After using a non-relational database while creating was it up? I've learned first hand that MySQL or PostgreSQL isn't always the best solution. Since was it up? is a web monitoring service it needs to be distributed to minimize the likelihood of downtime. Tokyo Tyrant was therefore used with a master to master replication setup so that write operations still could be carried out if one node went down.
But Tokyo Tyrant isn't the only database solution with a distributed nature for handling scaling or high availability demands. I therefore went all the way to Atlanta, GA for the NoSQL East conference to learn more about these other offerings in the non-relational database world (sponsored by my generous employer: BEKK). What follows is the highlights of the talks that I attended.
Cambrian Explosion--John Willis
John have done work on Ubuntu One which is Euqalyptus based.
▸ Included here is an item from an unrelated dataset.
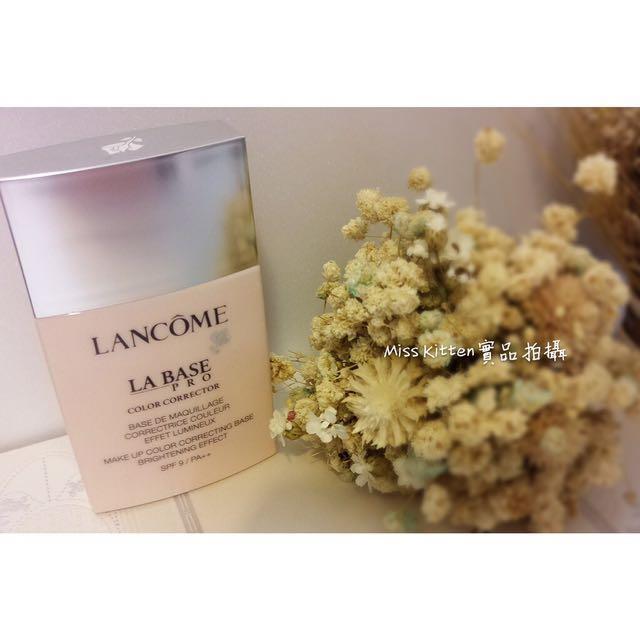 LANCOME 蘭蔻隔離霜 防曬乳 妝前乳 蘭蔻妝前調色修飾霜40ML SPF9/PA++  色號02 Rose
He's focusing on operational side of cloud computing. What are the new data centers going to look like? The average guy can now actually use a DSL that abstracts this phenomenoal technology. Argues that we are at the base of an explosion of innovation driven primarily by four factors:
- Abstract and fault tolerant components: the components are abstracted, so they are easy to put together for consumers.
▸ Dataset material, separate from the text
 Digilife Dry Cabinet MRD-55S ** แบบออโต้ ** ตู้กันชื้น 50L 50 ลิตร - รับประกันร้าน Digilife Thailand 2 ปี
- Unlimited infrastructure: we never run out, there is no shortage of resources since they are reproducible and duplicateable.
- World wide collaboration: you can have loads of people working on projects together without never meeting each other (prevalent in the open source world).
- Changes in intellectual property: open source is the primary driver in changing how we see intellectual property.
NoSQL was a great name to get the conversation started. But it's not an either or. You'll have to think about the use cases first. Not everything fits in the standard table and column layout of relational systems.
John started with big data in the 70s when he worked on a backup system with a IBM 3850 which had 500GB of data. This setup costed $20,000,000 back then. Contrast this with a Western Digital HDD from 2009 with 500GB storage for $50.
How did we get to todays world where big data is getting easier and cheaper than yesterday?
- Paxos separate safety properties from liveness properties.
- CAP Theorem.
- Microsoft's work with storage systems like Boxwood.
- Google's papers on GoogleFS, Map/Reduce, and BigTable.
- Amazon's work on Dynamo and S3 (eventual consistency).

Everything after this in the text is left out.